TEXT PASSAGE:
## START
The way state law works for elections in (technically) non-partisan races, if there are only two or fewer candidates who file, then they skip the primary and are only on the general election ballot. So there are a few of those, plus a ballot measure and the other two school board races.

School Board

For the other two races I’m voting for:

  • Eden Mack. She’s been working on education a long while and has a ton of ties to the community and knows how to work with government. She co-founded Washington’s Paramount Duty which is a coalition of people who’ve been working tirelessly to fix state funding of education. Why wouldn’t we want someone on school board who understands how badly education funding is and can help the school district make the best of things?
  • Betty Patu is the incumbent but that’s okay. She’s very well trusted by a lot of folks on the south side so while I don’t know a lot about her or have needed to work with her, having that kind of trust from parents is really important for a school board member.
## END
ENTRIES SUPPLIED:
## START
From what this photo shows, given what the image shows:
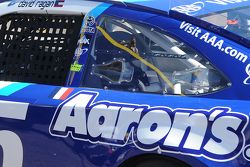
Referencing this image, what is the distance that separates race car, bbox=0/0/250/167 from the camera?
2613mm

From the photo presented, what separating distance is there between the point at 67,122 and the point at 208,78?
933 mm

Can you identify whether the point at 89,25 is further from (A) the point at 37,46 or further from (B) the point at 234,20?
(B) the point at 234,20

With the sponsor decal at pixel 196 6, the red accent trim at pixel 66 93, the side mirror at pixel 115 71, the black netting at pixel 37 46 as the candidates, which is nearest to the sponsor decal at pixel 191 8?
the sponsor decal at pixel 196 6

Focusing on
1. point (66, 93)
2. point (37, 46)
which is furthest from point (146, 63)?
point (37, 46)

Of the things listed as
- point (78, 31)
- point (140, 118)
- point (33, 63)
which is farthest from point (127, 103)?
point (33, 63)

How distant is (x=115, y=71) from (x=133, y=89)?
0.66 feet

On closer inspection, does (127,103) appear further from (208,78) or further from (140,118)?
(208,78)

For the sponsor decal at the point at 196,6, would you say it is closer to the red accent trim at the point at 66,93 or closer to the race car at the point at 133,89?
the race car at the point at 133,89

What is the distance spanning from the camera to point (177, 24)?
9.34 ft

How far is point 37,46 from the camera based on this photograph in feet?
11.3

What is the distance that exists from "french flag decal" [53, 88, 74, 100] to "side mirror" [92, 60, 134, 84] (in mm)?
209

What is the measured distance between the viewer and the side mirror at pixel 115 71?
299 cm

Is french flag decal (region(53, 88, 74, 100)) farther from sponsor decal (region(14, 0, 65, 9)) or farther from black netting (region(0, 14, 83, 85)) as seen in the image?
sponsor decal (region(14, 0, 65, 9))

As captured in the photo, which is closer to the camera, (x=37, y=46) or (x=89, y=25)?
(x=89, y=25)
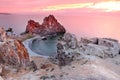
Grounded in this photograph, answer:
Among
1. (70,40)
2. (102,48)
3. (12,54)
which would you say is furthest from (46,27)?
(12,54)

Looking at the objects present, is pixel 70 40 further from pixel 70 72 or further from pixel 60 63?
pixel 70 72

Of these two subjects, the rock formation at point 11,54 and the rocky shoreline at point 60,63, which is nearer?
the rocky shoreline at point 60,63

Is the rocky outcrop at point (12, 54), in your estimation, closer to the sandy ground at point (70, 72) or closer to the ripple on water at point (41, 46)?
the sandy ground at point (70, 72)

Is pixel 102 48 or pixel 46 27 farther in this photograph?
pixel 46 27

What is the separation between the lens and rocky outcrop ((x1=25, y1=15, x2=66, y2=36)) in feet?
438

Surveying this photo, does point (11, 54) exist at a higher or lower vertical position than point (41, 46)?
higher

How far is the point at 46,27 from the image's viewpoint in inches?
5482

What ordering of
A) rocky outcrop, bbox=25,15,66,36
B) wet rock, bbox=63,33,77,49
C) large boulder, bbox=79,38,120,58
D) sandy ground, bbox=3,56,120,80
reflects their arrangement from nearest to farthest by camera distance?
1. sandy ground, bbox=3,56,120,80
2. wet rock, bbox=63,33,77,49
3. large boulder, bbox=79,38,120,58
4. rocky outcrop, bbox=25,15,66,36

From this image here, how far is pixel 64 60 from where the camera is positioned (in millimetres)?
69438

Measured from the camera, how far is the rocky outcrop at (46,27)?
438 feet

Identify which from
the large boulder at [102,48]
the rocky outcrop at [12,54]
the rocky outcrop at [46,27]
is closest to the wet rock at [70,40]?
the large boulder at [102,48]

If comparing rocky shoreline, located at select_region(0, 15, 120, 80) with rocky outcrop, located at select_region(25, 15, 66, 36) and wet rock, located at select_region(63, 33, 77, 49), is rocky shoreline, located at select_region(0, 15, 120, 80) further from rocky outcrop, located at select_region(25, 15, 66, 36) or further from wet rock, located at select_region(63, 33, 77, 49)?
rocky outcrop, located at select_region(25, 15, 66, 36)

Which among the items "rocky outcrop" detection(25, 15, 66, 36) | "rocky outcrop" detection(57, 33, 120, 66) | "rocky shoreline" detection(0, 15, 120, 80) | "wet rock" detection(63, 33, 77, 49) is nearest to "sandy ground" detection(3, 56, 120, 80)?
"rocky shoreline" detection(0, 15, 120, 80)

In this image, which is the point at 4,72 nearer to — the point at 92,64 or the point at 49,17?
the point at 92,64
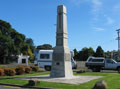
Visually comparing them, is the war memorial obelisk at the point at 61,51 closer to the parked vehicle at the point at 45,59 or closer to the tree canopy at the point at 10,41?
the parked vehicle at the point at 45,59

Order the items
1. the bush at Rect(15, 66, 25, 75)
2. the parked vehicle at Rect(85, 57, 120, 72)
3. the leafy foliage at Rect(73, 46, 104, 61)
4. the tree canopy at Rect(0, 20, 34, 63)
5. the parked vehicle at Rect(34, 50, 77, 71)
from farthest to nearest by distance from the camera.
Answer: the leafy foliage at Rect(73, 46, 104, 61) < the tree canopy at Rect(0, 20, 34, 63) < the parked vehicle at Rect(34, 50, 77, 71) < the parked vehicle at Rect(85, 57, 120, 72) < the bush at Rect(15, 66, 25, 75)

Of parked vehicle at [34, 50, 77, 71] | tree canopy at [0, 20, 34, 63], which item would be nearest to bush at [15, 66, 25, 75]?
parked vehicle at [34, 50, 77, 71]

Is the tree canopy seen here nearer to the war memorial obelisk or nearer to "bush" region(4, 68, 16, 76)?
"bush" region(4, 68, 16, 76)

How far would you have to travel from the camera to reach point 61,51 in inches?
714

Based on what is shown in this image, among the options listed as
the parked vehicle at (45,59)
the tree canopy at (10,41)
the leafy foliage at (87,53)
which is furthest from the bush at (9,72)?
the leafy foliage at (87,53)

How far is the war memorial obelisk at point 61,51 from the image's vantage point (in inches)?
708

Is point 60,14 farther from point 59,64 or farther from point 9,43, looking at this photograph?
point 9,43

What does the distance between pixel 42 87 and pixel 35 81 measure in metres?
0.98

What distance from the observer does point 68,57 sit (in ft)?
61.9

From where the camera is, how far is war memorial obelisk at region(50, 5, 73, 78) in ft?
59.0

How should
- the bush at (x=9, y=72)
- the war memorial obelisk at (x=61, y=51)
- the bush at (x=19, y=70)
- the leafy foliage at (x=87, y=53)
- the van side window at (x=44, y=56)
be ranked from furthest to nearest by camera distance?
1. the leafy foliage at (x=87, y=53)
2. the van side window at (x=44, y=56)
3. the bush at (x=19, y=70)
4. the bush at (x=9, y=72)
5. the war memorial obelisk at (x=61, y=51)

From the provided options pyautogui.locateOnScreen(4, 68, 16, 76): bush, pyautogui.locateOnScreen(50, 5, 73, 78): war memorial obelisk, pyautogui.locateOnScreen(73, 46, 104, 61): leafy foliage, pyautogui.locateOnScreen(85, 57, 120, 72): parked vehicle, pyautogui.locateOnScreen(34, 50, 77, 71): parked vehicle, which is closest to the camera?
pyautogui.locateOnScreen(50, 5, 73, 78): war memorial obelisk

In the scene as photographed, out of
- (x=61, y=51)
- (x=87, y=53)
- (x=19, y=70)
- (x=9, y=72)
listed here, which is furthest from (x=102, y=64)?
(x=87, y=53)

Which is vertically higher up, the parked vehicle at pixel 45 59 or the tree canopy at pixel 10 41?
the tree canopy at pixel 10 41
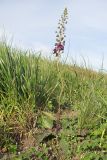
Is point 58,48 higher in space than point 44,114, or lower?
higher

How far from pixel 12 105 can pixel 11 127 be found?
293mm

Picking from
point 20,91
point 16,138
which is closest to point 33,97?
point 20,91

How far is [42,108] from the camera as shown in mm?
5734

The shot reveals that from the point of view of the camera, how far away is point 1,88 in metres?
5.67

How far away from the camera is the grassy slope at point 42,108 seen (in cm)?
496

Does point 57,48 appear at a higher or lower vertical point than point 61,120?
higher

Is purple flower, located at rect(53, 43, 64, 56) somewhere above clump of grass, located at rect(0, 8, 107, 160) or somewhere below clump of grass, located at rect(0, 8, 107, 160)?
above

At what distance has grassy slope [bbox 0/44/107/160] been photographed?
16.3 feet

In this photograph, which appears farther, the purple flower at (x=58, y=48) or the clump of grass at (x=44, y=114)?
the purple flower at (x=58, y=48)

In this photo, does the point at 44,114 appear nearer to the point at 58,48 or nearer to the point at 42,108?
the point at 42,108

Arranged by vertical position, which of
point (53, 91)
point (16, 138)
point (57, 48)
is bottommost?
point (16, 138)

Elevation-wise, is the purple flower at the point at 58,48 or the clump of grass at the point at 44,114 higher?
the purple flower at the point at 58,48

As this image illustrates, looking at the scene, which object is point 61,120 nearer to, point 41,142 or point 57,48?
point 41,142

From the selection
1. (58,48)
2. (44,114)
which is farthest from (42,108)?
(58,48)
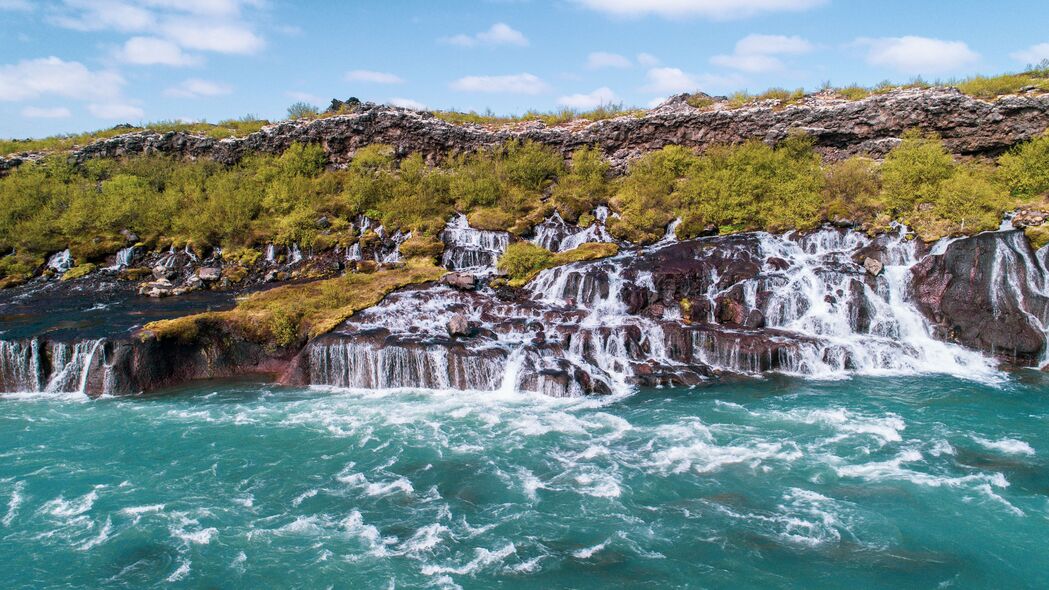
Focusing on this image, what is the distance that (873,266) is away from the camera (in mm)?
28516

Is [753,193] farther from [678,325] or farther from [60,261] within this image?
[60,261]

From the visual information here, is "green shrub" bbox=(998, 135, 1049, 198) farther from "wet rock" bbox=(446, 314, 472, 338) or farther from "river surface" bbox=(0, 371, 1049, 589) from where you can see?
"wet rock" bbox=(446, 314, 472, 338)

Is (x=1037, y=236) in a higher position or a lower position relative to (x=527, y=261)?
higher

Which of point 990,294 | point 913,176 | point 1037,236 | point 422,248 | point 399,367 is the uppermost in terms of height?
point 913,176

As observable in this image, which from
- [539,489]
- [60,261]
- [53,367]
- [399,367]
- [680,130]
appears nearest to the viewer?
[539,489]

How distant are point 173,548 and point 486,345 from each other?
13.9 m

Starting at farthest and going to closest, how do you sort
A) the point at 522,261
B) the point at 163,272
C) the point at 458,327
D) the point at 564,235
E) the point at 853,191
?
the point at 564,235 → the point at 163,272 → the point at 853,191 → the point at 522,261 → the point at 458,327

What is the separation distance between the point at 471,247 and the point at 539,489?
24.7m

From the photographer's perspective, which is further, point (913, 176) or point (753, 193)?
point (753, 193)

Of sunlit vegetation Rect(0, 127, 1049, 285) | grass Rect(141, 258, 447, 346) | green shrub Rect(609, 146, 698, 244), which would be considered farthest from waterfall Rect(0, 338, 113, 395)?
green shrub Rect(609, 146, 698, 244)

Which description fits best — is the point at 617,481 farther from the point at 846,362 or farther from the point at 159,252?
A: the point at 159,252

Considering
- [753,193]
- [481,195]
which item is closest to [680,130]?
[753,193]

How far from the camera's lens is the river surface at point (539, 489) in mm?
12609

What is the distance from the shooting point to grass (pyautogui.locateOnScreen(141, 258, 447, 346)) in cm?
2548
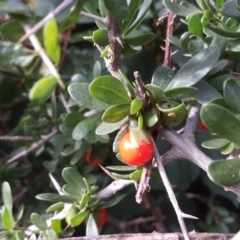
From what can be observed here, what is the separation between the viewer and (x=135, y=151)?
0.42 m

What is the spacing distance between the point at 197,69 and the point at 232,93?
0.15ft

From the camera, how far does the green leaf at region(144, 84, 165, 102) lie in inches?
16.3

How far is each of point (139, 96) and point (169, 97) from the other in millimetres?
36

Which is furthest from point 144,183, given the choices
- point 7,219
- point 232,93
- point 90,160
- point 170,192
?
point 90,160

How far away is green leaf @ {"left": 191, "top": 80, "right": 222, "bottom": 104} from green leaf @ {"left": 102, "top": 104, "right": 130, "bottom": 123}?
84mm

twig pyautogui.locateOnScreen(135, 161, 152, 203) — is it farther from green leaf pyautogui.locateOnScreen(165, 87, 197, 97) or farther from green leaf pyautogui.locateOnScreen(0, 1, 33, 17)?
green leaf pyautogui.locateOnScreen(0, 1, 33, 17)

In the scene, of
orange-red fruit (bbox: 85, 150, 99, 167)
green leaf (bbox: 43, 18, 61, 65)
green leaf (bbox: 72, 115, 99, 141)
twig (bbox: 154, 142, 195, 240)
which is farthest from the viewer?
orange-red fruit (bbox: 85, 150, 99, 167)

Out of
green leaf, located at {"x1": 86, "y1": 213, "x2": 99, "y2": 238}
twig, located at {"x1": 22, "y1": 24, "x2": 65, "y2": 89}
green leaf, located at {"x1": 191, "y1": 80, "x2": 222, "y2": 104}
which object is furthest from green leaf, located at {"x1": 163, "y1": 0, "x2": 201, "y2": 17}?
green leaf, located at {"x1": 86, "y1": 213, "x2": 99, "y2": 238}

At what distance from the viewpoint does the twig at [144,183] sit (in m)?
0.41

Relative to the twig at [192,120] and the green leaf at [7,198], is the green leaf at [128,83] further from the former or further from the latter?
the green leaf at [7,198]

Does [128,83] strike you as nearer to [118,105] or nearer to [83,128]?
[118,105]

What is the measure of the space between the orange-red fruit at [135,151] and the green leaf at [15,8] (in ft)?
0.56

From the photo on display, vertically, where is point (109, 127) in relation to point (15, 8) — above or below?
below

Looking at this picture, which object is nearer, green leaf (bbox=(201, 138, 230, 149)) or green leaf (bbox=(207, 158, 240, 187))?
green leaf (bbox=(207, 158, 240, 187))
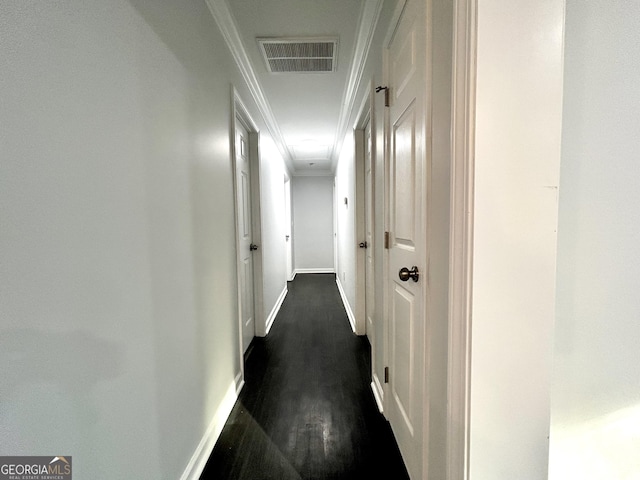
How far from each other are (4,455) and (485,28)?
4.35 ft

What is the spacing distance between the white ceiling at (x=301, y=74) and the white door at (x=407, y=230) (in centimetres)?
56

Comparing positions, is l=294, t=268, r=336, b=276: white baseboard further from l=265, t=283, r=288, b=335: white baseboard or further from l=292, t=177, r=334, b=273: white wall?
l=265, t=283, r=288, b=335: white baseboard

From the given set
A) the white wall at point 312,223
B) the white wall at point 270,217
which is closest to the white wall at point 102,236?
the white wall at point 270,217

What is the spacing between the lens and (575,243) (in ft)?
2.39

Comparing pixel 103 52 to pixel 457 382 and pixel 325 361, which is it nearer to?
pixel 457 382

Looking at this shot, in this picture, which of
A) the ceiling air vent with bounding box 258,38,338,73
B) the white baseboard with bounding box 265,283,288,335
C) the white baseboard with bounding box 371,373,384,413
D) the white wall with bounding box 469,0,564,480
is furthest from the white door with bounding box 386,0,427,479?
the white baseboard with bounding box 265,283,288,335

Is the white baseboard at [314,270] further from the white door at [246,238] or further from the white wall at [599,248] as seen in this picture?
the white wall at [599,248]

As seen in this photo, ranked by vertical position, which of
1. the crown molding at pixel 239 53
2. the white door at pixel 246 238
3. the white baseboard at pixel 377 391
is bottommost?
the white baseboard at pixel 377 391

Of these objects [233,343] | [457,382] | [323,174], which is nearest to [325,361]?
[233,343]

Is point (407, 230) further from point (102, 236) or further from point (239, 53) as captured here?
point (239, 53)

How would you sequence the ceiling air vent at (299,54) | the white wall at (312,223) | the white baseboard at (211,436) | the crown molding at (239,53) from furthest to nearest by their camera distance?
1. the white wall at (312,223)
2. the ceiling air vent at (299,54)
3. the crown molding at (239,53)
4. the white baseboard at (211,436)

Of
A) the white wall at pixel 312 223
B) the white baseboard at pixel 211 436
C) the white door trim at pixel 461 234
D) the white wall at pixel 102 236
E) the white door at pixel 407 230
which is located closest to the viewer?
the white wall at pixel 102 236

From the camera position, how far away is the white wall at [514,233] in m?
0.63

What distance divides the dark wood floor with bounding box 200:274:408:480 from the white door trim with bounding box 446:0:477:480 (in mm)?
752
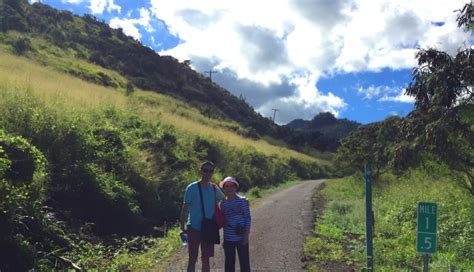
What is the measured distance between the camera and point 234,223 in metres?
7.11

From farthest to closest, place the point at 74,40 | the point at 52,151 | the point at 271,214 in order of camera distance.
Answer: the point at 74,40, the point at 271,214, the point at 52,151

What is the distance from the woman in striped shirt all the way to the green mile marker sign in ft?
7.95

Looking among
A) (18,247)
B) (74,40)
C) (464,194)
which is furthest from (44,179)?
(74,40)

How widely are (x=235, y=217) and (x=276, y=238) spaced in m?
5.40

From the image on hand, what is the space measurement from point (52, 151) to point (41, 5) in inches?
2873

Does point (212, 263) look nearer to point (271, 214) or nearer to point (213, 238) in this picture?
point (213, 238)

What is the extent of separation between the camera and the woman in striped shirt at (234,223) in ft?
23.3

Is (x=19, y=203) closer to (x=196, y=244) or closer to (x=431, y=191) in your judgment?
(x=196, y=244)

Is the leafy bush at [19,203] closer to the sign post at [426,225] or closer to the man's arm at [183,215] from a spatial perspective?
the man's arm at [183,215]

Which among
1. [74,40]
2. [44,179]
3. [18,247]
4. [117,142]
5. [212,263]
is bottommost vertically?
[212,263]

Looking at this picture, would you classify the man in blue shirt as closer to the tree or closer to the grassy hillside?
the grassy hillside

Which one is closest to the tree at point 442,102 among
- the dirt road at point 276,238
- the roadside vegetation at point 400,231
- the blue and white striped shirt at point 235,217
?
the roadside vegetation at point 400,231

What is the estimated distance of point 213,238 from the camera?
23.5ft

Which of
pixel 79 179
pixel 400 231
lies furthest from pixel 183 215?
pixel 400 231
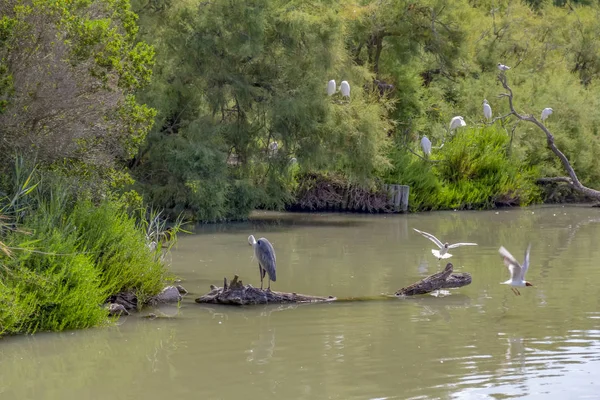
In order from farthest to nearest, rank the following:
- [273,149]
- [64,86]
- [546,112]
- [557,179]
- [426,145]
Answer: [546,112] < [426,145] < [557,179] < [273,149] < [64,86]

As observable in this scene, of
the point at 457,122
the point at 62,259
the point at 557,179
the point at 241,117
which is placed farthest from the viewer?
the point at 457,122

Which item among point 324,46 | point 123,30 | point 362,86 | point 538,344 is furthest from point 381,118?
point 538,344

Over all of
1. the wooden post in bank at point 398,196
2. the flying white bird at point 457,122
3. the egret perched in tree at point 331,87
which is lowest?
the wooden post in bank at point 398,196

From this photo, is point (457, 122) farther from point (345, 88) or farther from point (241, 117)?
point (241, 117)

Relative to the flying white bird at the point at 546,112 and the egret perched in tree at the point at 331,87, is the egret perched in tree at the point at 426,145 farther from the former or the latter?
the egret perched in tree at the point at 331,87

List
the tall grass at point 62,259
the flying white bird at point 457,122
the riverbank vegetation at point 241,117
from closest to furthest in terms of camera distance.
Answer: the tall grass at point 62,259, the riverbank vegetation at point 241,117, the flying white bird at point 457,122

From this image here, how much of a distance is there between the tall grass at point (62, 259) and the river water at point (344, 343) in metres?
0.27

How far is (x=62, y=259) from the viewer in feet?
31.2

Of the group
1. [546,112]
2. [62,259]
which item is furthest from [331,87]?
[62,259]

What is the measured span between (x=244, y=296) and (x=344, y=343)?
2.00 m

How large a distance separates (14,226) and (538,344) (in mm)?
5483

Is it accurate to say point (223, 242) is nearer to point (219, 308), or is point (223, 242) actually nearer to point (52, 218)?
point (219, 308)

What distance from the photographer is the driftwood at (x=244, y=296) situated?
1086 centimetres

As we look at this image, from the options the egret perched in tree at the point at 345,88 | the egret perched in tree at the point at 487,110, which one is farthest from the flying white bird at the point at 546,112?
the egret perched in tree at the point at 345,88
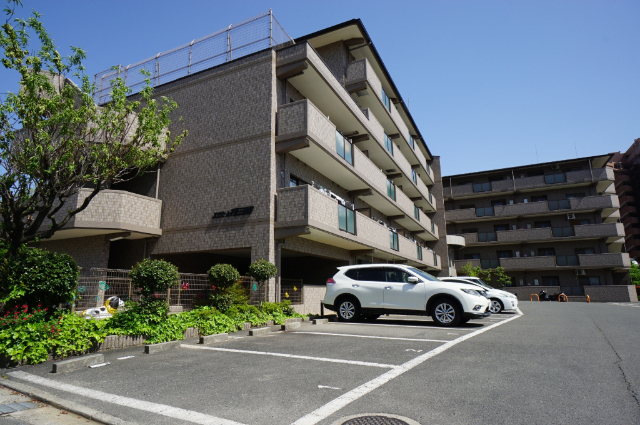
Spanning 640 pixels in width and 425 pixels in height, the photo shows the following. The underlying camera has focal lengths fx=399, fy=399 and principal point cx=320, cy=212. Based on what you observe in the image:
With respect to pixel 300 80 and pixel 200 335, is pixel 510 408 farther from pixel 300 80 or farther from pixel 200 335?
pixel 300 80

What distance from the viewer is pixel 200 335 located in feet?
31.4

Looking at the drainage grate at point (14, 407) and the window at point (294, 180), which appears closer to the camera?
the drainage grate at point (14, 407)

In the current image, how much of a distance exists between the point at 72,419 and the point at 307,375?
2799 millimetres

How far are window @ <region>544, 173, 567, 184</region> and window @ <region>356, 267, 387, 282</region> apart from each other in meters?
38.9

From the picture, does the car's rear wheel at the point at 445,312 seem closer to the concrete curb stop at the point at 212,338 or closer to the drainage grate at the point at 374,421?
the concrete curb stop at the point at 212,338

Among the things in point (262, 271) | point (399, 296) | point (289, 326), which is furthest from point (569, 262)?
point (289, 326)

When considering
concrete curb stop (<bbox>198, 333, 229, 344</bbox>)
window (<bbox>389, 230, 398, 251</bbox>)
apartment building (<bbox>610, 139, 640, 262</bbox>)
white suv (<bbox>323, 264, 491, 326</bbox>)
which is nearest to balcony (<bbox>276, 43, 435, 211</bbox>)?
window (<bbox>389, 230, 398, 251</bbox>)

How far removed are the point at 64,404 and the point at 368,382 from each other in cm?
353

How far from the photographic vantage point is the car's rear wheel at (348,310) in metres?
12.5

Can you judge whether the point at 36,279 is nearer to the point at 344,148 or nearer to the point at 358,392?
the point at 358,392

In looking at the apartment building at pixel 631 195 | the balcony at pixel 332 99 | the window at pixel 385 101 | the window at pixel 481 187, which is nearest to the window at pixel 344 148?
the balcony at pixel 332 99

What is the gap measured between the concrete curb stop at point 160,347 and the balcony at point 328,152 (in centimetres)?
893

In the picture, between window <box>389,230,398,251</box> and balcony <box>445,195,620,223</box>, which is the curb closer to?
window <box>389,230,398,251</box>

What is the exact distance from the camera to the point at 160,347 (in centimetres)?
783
## END
Could you rewrite the paragraph in the election text that begins "The way state law works" more briefly, keeping its main facts?

Under state law, technically non-partisan races with two or fewer candidates skip the primary and appear only on the general election ballot. That leaves a few such races, a ballot measure, and the other two school board races.